The infection control committee at Crystal Run is very active in training for their infection control plan, hand hygiene compliance, how to avoid and handle medical device-related infections, red bag waste and sharp compliance, how to avoid and handle infections associated with IV infusion therapy, and reportable infectious disease.

The medication management committee develops policies and procedures related to procurement, storage, dispensing, and administration of medication; error reports; formulary selection and approval; par levels; and vaccine management.

The environment of care committee provides training for safety measures for physical environment and workplace areas, fires and other emergency situations, hazardous material handling, and security.

The physician quality committee is lead by Crystal Run’s chief physician officer. The committee develops standards of care and performance initiatives, and oversees the patient-centered medical home.

Training and education never stops explained Jessup. Crystal Run’s training and education includes a leadership team that runs provider retreats and new-hire and annual training, oversees the committees, and offers “in-the-trenches” coaching. The key is get physician buy-in, she stated.

Crystal Run uses a proactive risk assessment called Failure Modes Effects Analysis (FMEA) that is used to review current literature, develop the risk assessment, develop an action plan, and help implement changes. The very intense process, Jessup explained, takes about a year.

Jessup moved on to explain that tracer methodology is the heart of the accreditation survey. Patients are traced from check in to check out. It serves as a way to measure compliance. Crystal Run performs both internal and external surveys.

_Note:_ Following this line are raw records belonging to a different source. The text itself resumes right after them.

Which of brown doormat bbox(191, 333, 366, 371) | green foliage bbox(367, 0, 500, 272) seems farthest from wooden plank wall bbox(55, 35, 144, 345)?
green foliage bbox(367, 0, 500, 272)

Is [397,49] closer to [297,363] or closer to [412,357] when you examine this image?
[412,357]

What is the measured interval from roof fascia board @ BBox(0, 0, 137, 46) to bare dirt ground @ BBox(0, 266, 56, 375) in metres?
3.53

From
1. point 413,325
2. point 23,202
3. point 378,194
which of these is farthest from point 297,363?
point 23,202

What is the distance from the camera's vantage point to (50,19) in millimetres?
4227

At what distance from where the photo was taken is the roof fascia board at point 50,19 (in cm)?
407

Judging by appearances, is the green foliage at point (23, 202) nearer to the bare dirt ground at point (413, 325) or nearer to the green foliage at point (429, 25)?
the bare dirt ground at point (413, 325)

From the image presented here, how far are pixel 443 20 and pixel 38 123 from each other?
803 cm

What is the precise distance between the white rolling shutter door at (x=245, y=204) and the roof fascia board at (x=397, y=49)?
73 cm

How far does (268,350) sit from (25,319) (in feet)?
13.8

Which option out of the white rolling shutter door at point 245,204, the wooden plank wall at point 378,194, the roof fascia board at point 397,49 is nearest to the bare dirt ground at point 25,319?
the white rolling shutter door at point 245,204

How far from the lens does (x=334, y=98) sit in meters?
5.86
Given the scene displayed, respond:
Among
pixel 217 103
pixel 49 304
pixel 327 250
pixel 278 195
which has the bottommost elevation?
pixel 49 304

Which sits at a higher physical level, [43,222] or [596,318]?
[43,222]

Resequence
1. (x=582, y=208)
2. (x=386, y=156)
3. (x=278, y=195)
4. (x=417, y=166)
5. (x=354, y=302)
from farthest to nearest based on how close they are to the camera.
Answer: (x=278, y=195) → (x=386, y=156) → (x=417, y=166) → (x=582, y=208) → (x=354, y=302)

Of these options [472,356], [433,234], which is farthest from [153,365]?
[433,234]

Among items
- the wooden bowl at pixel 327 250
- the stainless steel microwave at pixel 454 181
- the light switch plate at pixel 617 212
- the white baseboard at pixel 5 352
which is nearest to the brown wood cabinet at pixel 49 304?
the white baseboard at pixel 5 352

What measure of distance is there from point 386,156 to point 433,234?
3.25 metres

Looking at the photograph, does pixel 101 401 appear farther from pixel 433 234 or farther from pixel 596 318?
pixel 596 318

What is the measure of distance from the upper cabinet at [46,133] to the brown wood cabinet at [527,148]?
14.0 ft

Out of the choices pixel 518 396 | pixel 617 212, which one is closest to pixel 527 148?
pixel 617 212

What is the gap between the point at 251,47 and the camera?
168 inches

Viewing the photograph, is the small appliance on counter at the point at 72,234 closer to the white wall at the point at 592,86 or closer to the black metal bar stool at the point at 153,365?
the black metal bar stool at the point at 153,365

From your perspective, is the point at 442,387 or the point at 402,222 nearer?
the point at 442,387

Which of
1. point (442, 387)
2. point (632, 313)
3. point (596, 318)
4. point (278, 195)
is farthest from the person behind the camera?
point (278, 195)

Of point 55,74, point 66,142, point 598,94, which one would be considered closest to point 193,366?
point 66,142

A patient safety team is also helpful in creating and promoting a culture of safety initiatives, increasing awareness of occurrence reporting, improving analysis, assessing risk proactively, closing the feedback loop between staff and executives, improving medication safety, improving cross-department efforts, and involving the patient in their own care.

With an already established EHR system and intranet, Crystal run only needed to development a small number of templates and simply improved existing ones. They developed an electronic policy and procedure manual and a Joint Commission information intranet that provides ongoing updates. Also helpful is Tuesday Tips program that helps keep staff informed on processes.

Koury closed the session with a review of the advantages of accreditation, explaining that accreditation is a barometer or quality that’s recognized by the community, regulators, and politicians. Business advantages include better negotiation abilities with payers, the opportunity to market the practice’s success, and improved recruitment ability of both staff and physicians, who Koury explained are well aware of that accreditation means. Staff pride and expectations are also a huge advantage, as is patient pride in accredited providers.